É bom lembrar que as cotas de exportação representam um volume muito pequeno do consumo dos europeus. Para o pecuarista do Mercosul, a vantagem é que o mercado europeu é premium, especialmente em relação a carnes, e paga mais. E para muitos produtos do agro, como café e frutas, haverá tarifa zero.
As tarifas serão reduzidas gradualmente, não?
Sim, a isenção tarifária sobre a comercialização de produtos entre os dois blocos chegará a cerca de 90%, com uma redução gradual que pode levar até 15 anos. Não é de uma hora para outra. Devemos pensar em um horizonte de vinte anos para o acordo estar totalmente implementado, porque ainda precisa passar por muita coisa. O lado bom é que isso pode abrir uma série de oportunidades de longo prazo, inclusive para produtos agrícolas que hoje não são tão representativos na balança comercial.

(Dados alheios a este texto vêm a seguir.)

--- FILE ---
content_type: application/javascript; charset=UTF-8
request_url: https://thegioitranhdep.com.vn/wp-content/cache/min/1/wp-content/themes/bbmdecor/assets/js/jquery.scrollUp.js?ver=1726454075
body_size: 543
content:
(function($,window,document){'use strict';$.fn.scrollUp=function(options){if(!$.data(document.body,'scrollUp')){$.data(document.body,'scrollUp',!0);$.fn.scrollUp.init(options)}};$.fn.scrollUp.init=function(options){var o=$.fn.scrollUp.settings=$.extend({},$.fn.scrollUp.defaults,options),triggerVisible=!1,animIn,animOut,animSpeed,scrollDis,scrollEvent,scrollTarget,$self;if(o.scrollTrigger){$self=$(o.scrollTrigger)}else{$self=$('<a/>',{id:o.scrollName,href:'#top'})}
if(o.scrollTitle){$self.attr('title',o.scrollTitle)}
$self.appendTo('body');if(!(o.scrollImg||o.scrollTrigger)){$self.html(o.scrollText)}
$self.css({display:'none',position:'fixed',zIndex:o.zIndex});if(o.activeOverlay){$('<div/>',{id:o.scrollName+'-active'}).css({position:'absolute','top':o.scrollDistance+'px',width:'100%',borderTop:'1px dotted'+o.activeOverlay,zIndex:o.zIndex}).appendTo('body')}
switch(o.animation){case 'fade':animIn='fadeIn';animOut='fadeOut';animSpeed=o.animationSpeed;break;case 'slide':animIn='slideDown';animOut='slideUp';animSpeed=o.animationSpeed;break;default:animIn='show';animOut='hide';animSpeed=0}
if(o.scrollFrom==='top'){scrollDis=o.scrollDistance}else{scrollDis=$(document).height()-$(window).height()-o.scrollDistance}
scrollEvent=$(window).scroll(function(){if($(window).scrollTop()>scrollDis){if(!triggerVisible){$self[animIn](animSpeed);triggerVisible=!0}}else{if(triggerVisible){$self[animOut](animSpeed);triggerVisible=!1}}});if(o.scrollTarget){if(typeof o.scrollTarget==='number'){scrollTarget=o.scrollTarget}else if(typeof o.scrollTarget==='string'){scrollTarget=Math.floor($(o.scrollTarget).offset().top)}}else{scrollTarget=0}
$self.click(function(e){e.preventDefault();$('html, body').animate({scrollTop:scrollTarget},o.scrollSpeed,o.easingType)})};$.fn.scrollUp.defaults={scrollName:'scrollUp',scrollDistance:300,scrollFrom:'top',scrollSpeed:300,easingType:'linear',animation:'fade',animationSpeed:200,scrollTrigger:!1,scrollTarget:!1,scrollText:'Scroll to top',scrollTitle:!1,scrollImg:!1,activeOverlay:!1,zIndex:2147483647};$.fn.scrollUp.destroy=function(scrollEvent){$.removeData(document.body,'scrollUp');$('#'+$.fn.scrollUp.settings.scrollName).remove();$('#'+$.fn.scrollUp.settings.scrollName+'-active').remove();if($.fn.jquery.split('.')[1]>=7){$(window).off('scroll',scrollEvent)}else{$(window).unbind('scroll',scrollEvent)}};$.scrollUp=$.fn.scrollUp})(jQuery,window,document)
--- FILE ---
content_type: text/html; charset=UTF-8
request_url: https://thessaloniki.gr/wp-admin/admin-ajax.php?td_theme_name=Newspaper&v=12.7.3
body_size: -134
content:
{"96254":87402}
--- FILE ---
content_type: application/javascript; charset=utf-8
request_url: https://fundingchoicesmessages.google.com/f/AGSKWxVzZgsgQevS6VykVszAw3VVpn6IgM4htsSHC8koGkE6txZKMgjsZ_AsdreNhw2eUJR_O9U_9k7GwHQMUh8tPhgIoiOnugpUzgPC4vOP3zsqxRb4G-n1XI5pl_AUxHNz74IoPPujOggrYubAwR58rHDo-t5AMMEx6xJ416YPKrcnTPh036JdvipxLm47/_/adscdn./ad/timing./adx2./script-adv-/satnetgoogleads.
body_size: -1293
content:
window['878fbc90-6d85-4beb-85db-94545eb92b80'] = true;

O Brasil vem investindo em novos cultivares com bom potencial de crescimento. O trigo tropical, fruto de pesquisas da Embrapa, é um bom exemplo. Podemos pensar também em frutas e uma série de produtos, incluindo aqueles da agricultura sustentável da região Norte, cuja demanda pode crescer.
Fonte: Comex.
Produtos como o biodiesel podem representar boas oportunidades de exportação no longo prazo?
Primeiro temos que abastecer o nosso mercado interno e cumprir o aumento da mistura do biodiesel no diesel, como manda a Lei do Combustível do Futuro, mas pode sim. O acordo com a União Europeia é muito amplo e não deixa nada de fora. Em um horizonte de longo prazo, pode haver oportunidade para exportação de biodiesel, cuja produção vem aumentando. O tratado de livre comércio também inclui compras governamentais, cooperação técnica e científica, o que deverá ser muito benéfico.
Fonte: Abiove.
O que os países do Mercosul devem ganhar com o acordo em relação às importações de produtos europeus?
Vamos ter um acesso mais amplo a itens como máquinas, equipamentos, insumos farmacêuticos e produtos químicos, por exemplo, que terão tarifa zero ou uma redução tarifária considerável. Para máquinas, será tarifa zero. É importante lembrar que o acordo também representa um incentivo para empresas europeias investirem no Brasil, o que é muito positivo para a economia.
Em relação aos demais acordos de livre comércio que estão sendo negociados, quais têm mais chance de serem assinados?
O Mercosul está avançando na negociação com os Emirados Árabes, que são um hub importante de distribuição no Oriente Médio. O Brasil já tem uma participação importante na venda de frango para os Emirados e eles têm um plano forte de investimento no Brasil, inclusive para produzir biodiesel. Esse acordo deve sair rápido.
Também iniciamos um diálogo com o Vietnã e estamos negociando com o Canadá, mas esse acordo deve demorar mais devido principalmente a questões relacionadas ao protecionismo da agropecuária canadense. De qualquer forma, a assinatura do acordo com a União Europeia é muito importante para estimular outros blocos econômicos e países a seguirem o mesmo caminho. A tendência é que outros países também queiram garantir um acesso facilitado ao mercado brasileiro, que é o maior da América Latina, e olhem com mais carinho para possíveis acordos comerciais com o Mercosul.